> PROBLEMS TO SOLVE:
**1)** Please repeat the stretch of the 2013 Amstel Gold Race passage from "The 2013 Amstel" through "event's 25-team peloton.".
**2)** Summarize the 2013 Amstel Gold Race passage in two sentences.
**3)** According to the 2013 Amstel Gold Race passage, how many squads were given wildcard places?

[[ DOCUMENT SEGMENT, beginning ]]

The 2013 Amstel Gold Race was the 48th running of the Amstel Gold Race, a single-day cycling race. It was held on 14 April 2013 over a distance of 251.8 km and it was the eleventh race of the 2013 UCI World Tour season.

==Teams==
As the Amstel Gold Race is a UCI World Tour event, all 19 UCI ProTeams were automatically invited and obligated to send a squad. Six other squads were given wildcard places into the race, and as such, formed the event's 25-team peloton.

[[ DOCUMENT SEGMENT, end ]]
[[ EXTRACTED DATA, beginning ]]

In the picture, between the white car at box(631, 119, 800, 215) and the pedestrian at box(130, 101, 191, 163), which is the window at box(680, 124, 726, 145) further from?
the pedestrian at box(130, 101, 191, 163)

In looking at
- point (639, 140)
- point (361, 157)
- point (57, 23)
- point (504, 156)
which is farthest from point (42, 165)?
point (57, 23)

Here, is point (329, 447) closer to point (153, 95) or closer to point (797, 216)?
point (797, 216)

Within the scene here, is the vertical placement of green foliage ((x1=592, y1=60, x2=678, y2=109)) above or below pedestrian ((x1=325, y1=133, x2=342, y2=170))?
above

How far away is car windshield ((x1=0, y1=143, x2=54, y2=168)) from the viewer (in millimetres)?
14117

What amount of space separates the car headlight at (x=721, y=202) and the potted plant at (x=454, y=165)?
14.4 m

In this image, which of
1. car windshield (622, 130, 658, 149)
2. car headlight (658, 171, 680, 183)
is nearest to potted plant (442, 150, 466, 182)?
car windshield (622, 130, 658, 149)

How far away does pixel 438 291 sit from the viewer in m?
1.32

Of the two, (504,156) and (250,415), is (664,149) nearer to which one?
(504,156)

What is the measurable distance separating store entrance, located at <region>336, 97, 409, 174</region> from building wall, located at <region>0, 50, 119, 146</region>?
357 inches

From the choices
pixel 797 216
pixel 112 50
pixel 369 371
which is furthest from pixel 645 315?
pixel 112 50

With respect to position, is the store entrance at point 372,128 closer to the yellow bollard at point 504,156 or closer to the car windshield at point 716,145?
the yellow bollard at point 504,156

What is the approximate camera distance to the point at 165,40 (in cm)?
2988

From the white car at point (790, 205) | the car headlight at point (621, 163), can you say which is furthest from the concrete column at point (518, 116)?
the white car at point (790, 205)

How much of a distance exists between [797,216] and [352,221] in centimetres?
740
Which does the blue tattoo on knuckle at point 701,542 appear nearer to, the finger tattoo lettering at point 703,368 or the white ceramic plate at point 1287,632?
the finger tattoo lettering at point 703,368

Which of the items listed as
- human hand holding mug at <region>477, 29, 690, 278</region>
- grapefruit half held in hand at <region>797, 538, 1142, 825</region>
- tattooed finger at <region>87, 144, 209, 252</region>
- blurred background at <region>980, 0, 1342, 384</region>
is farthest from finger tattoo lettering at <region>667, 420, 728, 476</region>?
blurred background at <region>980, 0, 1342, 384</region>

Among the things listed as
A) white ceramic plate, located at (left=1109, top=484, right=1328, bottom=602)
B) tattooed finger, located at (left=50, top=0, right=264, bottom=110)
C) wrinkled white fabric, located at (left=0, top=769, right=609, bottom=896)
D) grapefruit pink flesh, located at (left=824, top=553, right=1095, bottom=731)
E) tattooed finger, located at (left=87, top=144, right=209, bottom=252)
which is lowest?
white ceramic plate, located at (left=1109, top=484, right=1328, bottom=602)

[[ EXTRACTED DATA, end ]]

> ANSWER SECTION:
**1)**
The 2013 Amstel Gold Race was the 48th running of the Amstel Gold Race, a single-day cycling race. It was held on 14 April 2013 over a distance of 251.8 km and it was the eleventh race of the 2013 UCI World Tour season.

==Teams==
As the Amstel Gold Race is a UCI World Tour event, all 19 UCI ProTeams were automatically invited and obligated to send a squad. Six other squads were given wildcard places into the race, and as such, formed the event's 25-team peloton.

**2)** The 2013 Amstel Gold Race, the 48th edition of this single-day cycling race, took place on 14 April 2013 over 251.8 km as the eleventh race of the 2013 UCI World Tour season. All 19 UCI ProTeams were automatically invited, and six wildcard squads joined them to form a 25-team peloton.

**3)** Six.